The radius of d is PA (or PA'). The radius is also the length of a tangent from P to b or from P to c.
Special Case 1. If the point A and the centers of b and c are collinear, then the intersection P does not exist, but the line through A and the centers is a line orthogonal to both b and c, so it may be counted as a "circle of infinite radius". If A and the two centers of b and c are all the same point, then there is an infinite number of these lines, but in other cases, there is only one line.
Special Case 2. If A is not on b or c, but the inversion of A in b and the inversion of A in c are the same point A', then any circle through AA' satisfies the conditions, so there are an infinite number of solutions. This can happen in exactly one way when b and c are disjoint.
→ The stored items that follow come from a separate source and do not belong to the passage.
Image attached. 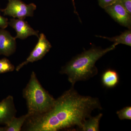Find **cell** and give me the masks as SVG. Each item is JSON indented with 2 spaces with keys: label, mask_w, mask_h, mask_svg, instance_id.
Here are the masks:
<instances>
[{
  "label": "cell",
  "mask_w": 131,
  "mask_h": 131,
  "mask_svg": "<svg viewBox=\"0 0 131 131\" xmlns=\"http://www.w3.org/2000/svg\"><path fill=\"white\" fill-rule=\"evenodd\" d=\"M74 87L56 100L46 112L29 116L24 124V130L57 131L74 126L81 129L92 112L102 107L98 98L81 95Z\"/></svg>",
  "instance_id": "cell-1"
},
{
  "label": "cell",
  "mask_w": 131,
  "mask_h": 131,
  "mask_svg": "<svg viewBox=\"0 0 131 131\" xmlns=\"http://www.w3.org/2000/svg\"><path fill=\"white\" fill-rule=\"evenodd\" d=\"M115 47L113 45L105 49L92 47L72 59L62 68L60 73L68 75L72 86L77 82L89 80L98 73L96 61Z\"/></svg>",
  "instance_id": "cell-2"
},
{
  "label": "cell",
  "mask_w": 131,
  "mask_h": 131,
  "mask_svg": "<svg viewBox=\"0 0 131 131\" xmlns=\"http://www.w3.org/2000/svg\"><path fill=\"white\" fill-rule=\"evenodd\" d=\"M23 95L26 101L30 116L46 112L52 107L56 101L42 87L34 71L24 89Z\"/></svg>",
  "instance_id": "cell-3"
},
{
  "label": "cell",
  "mask_w": 131,
  "mask_h": 131,
  "mask_svg": "<svg viewBox=\"0 0 131 131\" xmlns=\"http://www.w3.org/2000/svg\"><path fill=\"white\" fill-rule=\"evenodd\" d=\"M6 8L2 9L4 15L13 17L14 18L25 19L27 17L33 16L37 6L34 3L26 4L21 0H8Z\"/></svg>",
  "instance_id": "cell-4"
},
{
  "label": "cell",
  "mask_w": 131,
  "mask_h": 131,
  "mask_svg": "<svg viewBox=\"0 0 131 131\" xmlns=\"http://www.w3.org/2000/svg\"><path fill=\"white\" fill-rule=\"evenodd\" d=\"M38 43L25 61L16 67V70L19 71L29 63H32L42 59L51 48L50 43L47 40L44 34H40L38 37Z\"/></svg>",
  "instance_id": "cell-5"
},
{
  "label": "cell",
  "mask_w": 131,
  "mask_h": 131,
  "mask_svg": "<svg viewBox=\"0 0 131 131\" xmlns=\"http://www.w3.org/2000/svg\"><path fill=\"white\" fill-rule=\"evenodd\" d=\"M104 9L120 25L131 29V14L122 6L119 0H117Z\"/></svg>",
  "instance_id": "cell-6"
},
{
  "label": "cell",
  "mask_w": 131,
  "mask_h": 131,
  "mask_svg": "<svg viewBox=\"0 0 131 131\" xmlns=\"http://www.w3.org/2000/svg\"><path fill=\"white\" fill-rule=\"evenodd\" d=\"M8 25L16 31V35L15 39H26L28 37L34 35L38 38L39 37L38 31L34 30L31 27L27 21L24 19L13 18L8 21Z\"/></svg>",
  "instance_id": "cell-7"
},
{
  "label": "cell",
  "mask_w": 131,
  "mask_h": 131,
  "mask_svg": "<svg viewBox=\"0 0 131 131\" xmlns=\"http://www.w3.org/2000/svg\"><path fill=\"white\" fill-rule=\"evenodd\" d=\"M16 113L13 97L9 95L0 102V125H7Z\"/></svg>",
  "instance_id": "cell-8"
},
{
  "label": "cell",
  "mask_w": 131,
  "mask_h": 131,
  "mask_svg": "<svg viewBox=\"0 0 131 131\" xmlns=\"http://www.w3.org/2000/svg\"><path fill=\"white\" fill-rule=\"evenodd\" d=\"M16 49V39L5 29L0 28V55L9 57Z\"/></svg>",
  "instance_id": "cell-9"
},
{
  "label": "cell",
  "mask_w": 131,
  "mask_h": 131,
  "mask_svg": "<svg viewBox=\"0 0 131 131\" xmlns=\"http://www.w3.org/2000/svg\"><path fill=\"white\" fill-rule=\"evenodd\" d=\"M102 82L104 86L108 88H114L118 83L119 76L117 71L108 69L104 71L102 76Z\"/></svg>",
  "instance_id": "cell-10"
},
{
  "label": "cell",
  "mask_w": 131,
  "mask_h": 131,
  "mask_svg": "<svg viewBox=\"0 0 131 131\" xmlns=\"http://www.w3.org/2000/svg\"><path fill=\"white\" fill-rule=\"evenodd\" d=\"M103 114L100 113L95 117H90L85 119L82 124L81 129V131H99V125L100 121Z\"/></svg>",
  "instance_id": "cell-11"
},
{
  "label": "cell",
  "mask_w": 131,
  "mask_h": 131,
  "mask_svg": "<svg viewBox=\"0 0 131 131\" xmlns=\"http://www.w3.org/2000/svg\"><path fill=\"white\" fill-rule=\"evenodd\" d=\"M97 37L102 38L109 40V41L114 42L113 45L116 46L117 45L119 44L126 45L131 46V29H129L128 30H126L122 33V34L119 36L113 37L109 38L107 37H102V36H98Z\"/></svg>",
  "instance_id": "cell-12"
},
{
  "label": "cell",
  "mask_w": 131,
  "mask_h": 131,
  "mask_svg": "<svg viewBox=\"0 0 131 131\" xmlns=\"http://www.w3.org/2000/svg\"><path fill=\"white\" fill-rule=\"evenodd\" d=\"M27 113L25 115L19 118L13 117L7 125L5 127V131H19L24 125L27 119L30 116Z\"/></svg>",
  "instance_id": "cell-13"
},
{
  "label": "cell",
  "mask_w": 131,
  "mask_h": 131,
  "mask_svg": "<svg viewBox=\"0 0 131 131\" xmlns=\"http://www.w3.org/2000/svg\"><path fill=\"white\" fill-rule=\"evenodd\" d=\"M15 67L6 58L0 59V74L12 72L14 70Z\"/></svg>",
  "instance_id": "cell-14"
},
{
  "label": "cell",
  "mask_w": 131,
  "mask_h": 131,
  "mask_svg": "<svg viewBox=\"0 0 131 131\" xmlns=\"http://www.w3.org/2000/svg\"><path fill=\"white\" fill-rule=\"evenodd\" d=\"M117 114L120 120L131 119V107L127 106L117 112Z\"/></svg>",
  "instance_id": "cell-15"
},
{
  "label": "cell",
  "mask_w": 131,
  "mask_h": 131,
  "mask_svg": "<svg viewBox=\"0 0 131 131\" xmlns=\"http://www.w3.org/2000/svg\"><path fill=\"white\" fill-rule=\"evenodd\" d=\"M117 0H98V3L100 6L102 8H105L113 4Z\"/></svg>",
  "instance_id": "cell-16"
},
{
  "label": "cell",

See the discussion of Appolonian circles and orthgonal pencils.
Special Case 3. If A is on the intersection of b and c, then if b and c are tangent at A, any circle through A orthogonal to b is a solution to the problem, so there are an infinite number of circles. If b and c are not tangent, then any circle through A orthogonal to b will not be orthogonal to c so there are no solutions.
Given ZERO points and THREE circles, construct a circle d through the points and orthogonal to the circles.
Given three circles a, b and c, the center P of the circle d is the point of concurrence of these 3 lines: the radical axis of a and b, the radical axis of b and c, and the radical axis of c and a. This point P is called the radical center of the 3 circles.
Thus P can be constructed as the intersection of two radical axes. The construction of the radical axis of two circles is consider in Assignment 1.
The radius of d the length of a tangent from from P to a or from P to b or from P to c. All these tangent lengths are the same since P is on all the radical axes.
Special Case 1. If the centers of a, b and c are collinear, then the intersection P does not exist, but the line through A and the centers is a line orthogonal to both b and c, so it may be counted as a "circle of infinite radius". If the three centers of a, b and c are all the same point, then there is an infinite number of these lines, but in other cases, there is only one line.
Special Case 2. If in addition to having collinear centers, the circles a, b, and c all belong to the same pencil, then there is an infinite set of circles (the orthogonal pencil) orthogonal to a, b, c. See the discussion of pencils and orthogonal pencils.